You can optimize your table to rebuild index and get back space if not getting even after deletion-
optimize table table_name;
But as your table is bulky so it will lock during optimze table and also you are facing issue how can remove old data even you don't need few hours old data. So you can do as per below-
Step1: during night hours or when there is less traffic on your db, first rename your main table and create a new table with same name. Now insert few hours data from old table to new table.
By this you can remove unwanted data and also new table will be optimzed.
Step2: In future to avoid this issue, you can create a stored procedure. Which will will execute in night hours only 1 time per day and either delete till previous day (as per your requirement) data from this table or will move data to any historical table.
Step3: As now your table always keep only sigle day data then you can execute optimize table statement to rebuild and claim space back on this table easily.
Note: delete statement will not rebuild index and will not free space on server. For this you need to do optimize your table. It can be by various ways like by alter statement or by optimize statement etc.
If you can remove all the rows older than X hours, then PARTITIONing is the way to go. PARTITION BY RANGE on the hour and use DROP PARTITION to remove an old hour and REORGANIZE PARTITION to create a new hour. You should have X+2 partitions. More details.
If the deletes are more complex, please provide more details; perhaps we can come up with another solution that deals with the question about index size. Please include SHOW CREATE TABLE.
Even if you cannot use partitions for purging, it may be useful to have partitions for OPTIMIZE. Do not use OPTIMIZE PARTITION; it optimizes the entire table. Instead, use REORGANIZE PARTITION if you see you need to shrink the index.
How big is the table?
How big is innodb_buffer_pool_size?
(6GB index does not seem that bad, especially since you have 32GB of RAM.)

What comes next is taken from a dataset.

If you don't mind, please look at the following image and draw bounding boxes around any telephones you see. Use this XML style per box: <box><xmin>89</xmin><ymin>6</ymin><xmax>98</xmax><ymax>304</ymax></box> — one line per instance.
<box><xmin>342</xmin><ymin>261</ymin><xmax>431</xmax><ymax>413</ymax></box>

Adding Index to 3 million rows MySQL

I need to add at least 1 index to a column of type int(1) on an InnoDB table. There are about 3 million rows that it would need to index. This is a database on my production server, and it is in use by thousands of people everyday. I tried to add an index the standard way, but it was taking up too much time (I let it run for about 7 minutes before killing the process) and locking rows, meaning a frozen application for many users.
My VPS that runs all of this has 512mb of RAM and has an Intel Xeon E5504 processor.
How can I add an index to this production database without interrupting my user's experience?
Unless the table either reads XOR writes then you'll probably need to take down the site. Lock the databases, run the operation and wait.
If the table is a write only swap the writes to a temporary table and run the operation on the old table, then swap the writes back to the old table and insert the data from the temporary table.
If the table is read only, duplicate the table and run the operation on the copy.
If the table is a read/write then a messy alternative that might work, is to create a new table with the indexes and set the primary key start point to the next value in the original table, add a join to your read requests to select from both tables, but write exclusively to the new table. Then write a script that inserts from the old table to the new then deletes the row in the old table. It'll take far, far longer than the downtime, and plenty can go wrong, but it should be do-able.
you can set the start point of a primary key with
ALTER TABLE `my_table` AUTO_INCREMENT = X;
hope that helps.
take a look at pt-online-schema-change. i think this tool can be quite useful in your case. it will obviously put additional load on your database server but should not block access to the table for most of the operation time.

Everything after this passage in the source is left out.